DIAGRAMA APLICADO AO PROJETO: CENTRO DE ESTUDANTES MCCORMICK TRIBUNE CAMPUS CENTER (2003) E A BIBLIOTECA DE SEATTLE (2004)

Rem Koolhaas e OMA entendem a complexidade da metrópole como um elemento indispensável e inspirador para projetar a arquitetura contemporânea. Parte desse entusiasmo em relação à cidade vem desde sua formação literária e cinematográfica até a sua posterior formação como arquiteto na década de 60. Nessa trajetória existiram muitas pessoas importantes como seus próprios professores, que contribuíram com ideias referenciais para sua produção acadêmica e projetual. Rafael Moneo (2008) destaca que durante o estudo de Koolhaas na escola de arquitetura de Cornell, no início da década de 70, ele se tornou o discípulo preferido do professor alemão Oswald Mathias Ungers, que na época, se dedicava em explicar a forma urbana: Koolhaas beneficiou-se de seu ensinamento e dele aprendeu a fazer da cidade a referência obrigatória para toda a intervenção arquitetônica, bem como a estar consciente da importância da cultura do movimento moderno na arquitetura recente. (MONEO, 2008. p.283).
————
- [TAREFAS A REALIZAR]
a - Segundo o texto extraído, de qual professor Koolhaas se tornou o discípulo preferido durante os estudos em Cornell?
b - Localize e copie todas as linhas das entradas que contenham a palavra "query", respeitando a distinção entre maiúsculas e minúsculas.

- [TRECHOS DAS ENTRADAS]
————
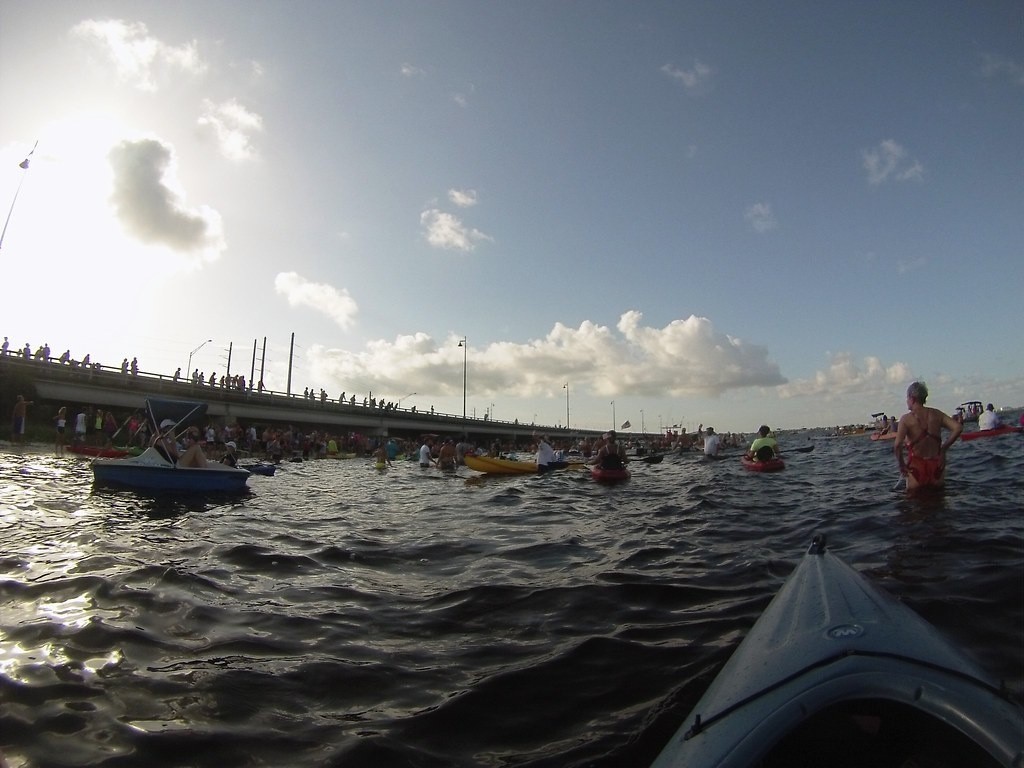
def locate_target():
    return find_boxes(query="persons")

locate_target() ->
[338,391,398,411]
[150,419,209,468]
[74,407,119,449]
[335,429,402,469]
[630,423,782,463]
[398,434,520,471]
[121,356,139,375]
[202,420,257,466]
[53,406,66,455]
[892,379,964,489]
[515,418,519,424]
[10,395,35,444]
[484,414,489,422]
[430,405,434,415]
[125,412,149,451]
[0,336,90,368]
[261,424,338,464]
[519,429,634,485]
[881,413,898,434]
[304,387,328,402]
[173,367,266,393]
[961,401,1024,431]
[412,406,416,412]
————
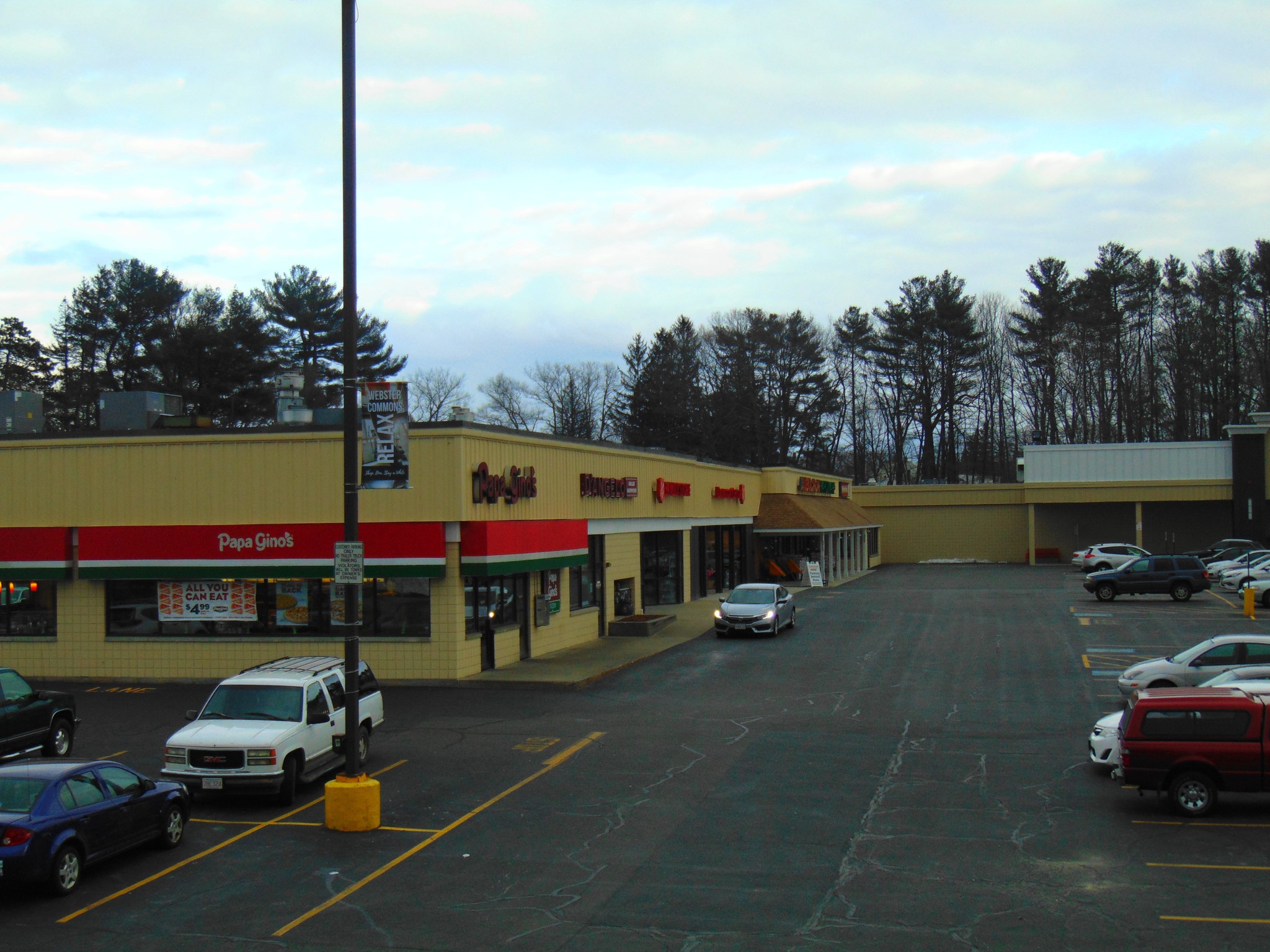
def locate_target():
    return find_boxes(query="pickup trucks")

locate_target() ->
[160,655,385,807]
————
- [RESPOSTAS ESPERADAS]
a - Do professor alemão Oswald Mathias Ungers.

b -
    return find_boxes(query="persons")
    return find_boxes(query="pickup trucks")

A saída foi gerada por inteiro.